Indice

OpenMP

OpenMP

Tutorials, external links

LLNL

Exercises repository

What is openMP

OpenMP adds constructs for shared-memory threading to C, C++ and Fortran

Fork–Join Model:

Consists of Compiler directives, runtime routines and environment variables

Version 4.0 (July 2013), 4.5 (Nov 2015 ) and 5.0 (Nov 2018) add support for accelerators (target directives), vectorization (SIMD directives), thread affinity and cancellation.
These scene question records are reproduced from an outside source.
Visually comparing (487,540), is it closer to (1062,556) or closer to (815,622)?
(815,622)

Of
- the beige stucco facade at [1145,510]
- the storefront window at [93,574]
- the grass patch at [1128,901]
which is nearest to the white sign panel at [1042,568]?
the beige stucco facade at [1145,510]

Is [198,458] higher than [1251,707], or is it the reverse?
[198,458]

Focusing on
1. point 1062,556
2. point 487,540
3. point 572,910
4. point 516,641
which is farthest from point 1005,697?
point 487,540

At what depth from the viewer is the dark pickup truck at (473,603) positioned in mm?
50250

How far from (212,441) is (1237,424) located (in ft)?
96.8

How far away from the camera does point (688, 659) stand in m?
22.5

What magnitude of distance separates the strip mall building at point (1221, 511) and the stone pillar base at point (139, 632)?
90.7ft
openMP support in the C/C++ Compilers

https://www.openmp.org/resources/openmp-compilers-tools/

GCC: From GCC 6.1, OpenMP 4.5 is fully supported for C and C++

To know the openMP installed version :

echo |cpp -fopenmp -dM |grep -i open
#define _OPENMP 201511

Go to openMP Specifications to discover the mapping between the date provided and the actual OpenMP version number

How to compile with openMP library

Compile with -fopenmp on Linux

Execution model

Begin execution as a single process (master thread)
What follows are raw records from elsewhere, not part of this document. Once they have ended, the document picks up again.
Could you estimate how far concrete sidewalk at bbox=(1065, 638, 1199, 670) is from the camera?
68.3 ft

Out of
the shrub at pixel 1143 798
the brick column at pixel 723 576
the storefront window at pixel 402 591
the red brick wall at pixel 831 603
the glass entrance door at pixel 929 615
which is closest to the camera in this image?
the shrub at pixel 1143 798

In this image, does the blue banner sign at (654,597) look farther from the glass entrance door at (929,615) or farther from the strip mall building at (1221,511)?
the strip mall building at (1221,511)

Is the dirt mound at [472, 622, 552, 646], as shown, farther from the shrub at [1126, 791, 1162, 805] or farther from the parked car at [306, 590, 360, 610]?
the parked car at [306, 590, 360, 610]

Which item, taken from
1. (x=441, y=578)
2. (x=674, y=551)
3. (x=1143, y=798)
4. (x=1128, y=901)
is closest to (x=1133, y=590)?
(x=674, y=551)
Start of a parallel construct (using special directives): Master thread creates team of threads

Fork-join model of parallel execution

Execution Example

program ex1.c

#include <omp.h>
#include <stdio.h>

main() {

int var1, var2, var3;

//Serial code executed by master thread

#pragma omp parallel private(var1, var2) shared(var3) //openMP directive
  {
   // Parallel section executed by all threads
   printf("hello from %d of %d\n", omp_get_thread_num(),  omp_get_num_threads()); 
   // omp_get_thread_num() and   omp_get_num_threads() are openMP routines
  }
    
// Resume serial code executed by master thread
}

Run gcc with the -fopenmp flag:

gcc -O2 -fopenmp ex1.c

Beware: If you forget -fopenmp, then all OpenMP directives are ignored!

How Many Threads?

The default threads number is the number of processors of the node (see /proc/cpuinfo)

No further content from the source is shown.